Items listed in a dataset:

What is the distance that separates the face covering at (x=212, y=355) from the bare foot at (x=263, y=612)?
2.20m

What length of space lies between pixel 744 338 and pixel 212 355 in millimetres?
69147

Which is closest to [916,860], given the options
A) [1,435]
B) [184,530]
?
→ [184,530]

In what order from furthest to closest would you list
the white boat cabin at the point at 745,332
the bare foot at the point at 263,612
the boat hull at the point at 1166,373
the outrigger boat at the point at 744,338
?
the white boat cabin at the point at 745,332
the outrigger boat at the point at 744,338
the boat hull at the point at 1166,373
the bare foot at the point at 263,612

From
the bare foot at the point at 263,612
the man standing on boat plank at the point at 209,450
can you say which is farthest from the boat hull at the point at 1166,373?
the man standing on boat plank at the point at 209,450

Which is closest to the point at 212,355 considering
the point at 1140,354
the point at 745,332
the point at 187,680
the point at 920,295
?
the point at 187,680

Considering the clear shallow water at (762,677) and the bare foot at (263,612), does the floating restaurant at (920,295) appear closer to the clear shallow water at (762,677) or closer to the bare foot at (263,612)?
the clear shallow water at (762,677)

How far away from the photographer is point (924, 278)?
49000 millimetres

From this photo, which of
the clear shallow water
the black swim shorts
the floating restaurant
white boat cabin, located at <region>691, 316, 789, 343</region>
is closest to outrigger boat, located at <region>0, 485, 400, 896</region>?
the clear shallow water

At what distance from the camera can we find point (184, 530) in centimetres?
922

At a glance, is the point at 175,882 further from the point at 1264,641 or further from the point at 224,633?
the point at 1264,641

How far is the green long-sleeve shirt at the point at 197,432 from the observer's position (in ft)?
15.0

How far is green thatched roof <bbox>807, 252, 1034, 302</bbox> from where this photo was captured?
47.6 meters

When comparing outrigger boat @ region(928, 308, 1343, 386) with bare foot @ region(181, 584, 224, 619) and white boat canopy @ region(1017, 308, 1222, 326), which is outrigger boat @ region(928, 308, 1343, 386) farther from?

**What you are asked to do:** Copy the rows word for word, from the line with "In what order" to the line with "49000 millimetres", both included.

**Solution for this problem:**
In what order from furthest to closest would you list
the white boat cabin at the point at 745,332
the bare foot at the point at 263,612
the boat hull at the point at 1166,373
the outrigger boat at the point at 744,338
?
the white boat cabin at the point at 745,332
the outrigger boat at the point at 744,338
the boat hull at the point at 1166,373
the bare foot at the point at 263,612

From
the bare foot at the point at 263,612
the man standing on boat plank at the point at 209,450
can you say which is farthest from the boat hull at the point at 1166,373?
the man standing on boat plank at the point at 209,450

Which is closest to the point at 212,355 considering
the point at 1140,354
the point at 745,332
the point at 187,680
the point at 920,295
?
the point at 187,680

Considering the clear shallow water at (762,677) and the bare foot at (263,612), does the floating restaurant at (920,295) appear closer to the clear shallow water at (762,677) or closer to the bare foot at (263,612)?
the clear shallow water at (762,677)

How far away from the photographer is point (924, 278)?
49000 millimetres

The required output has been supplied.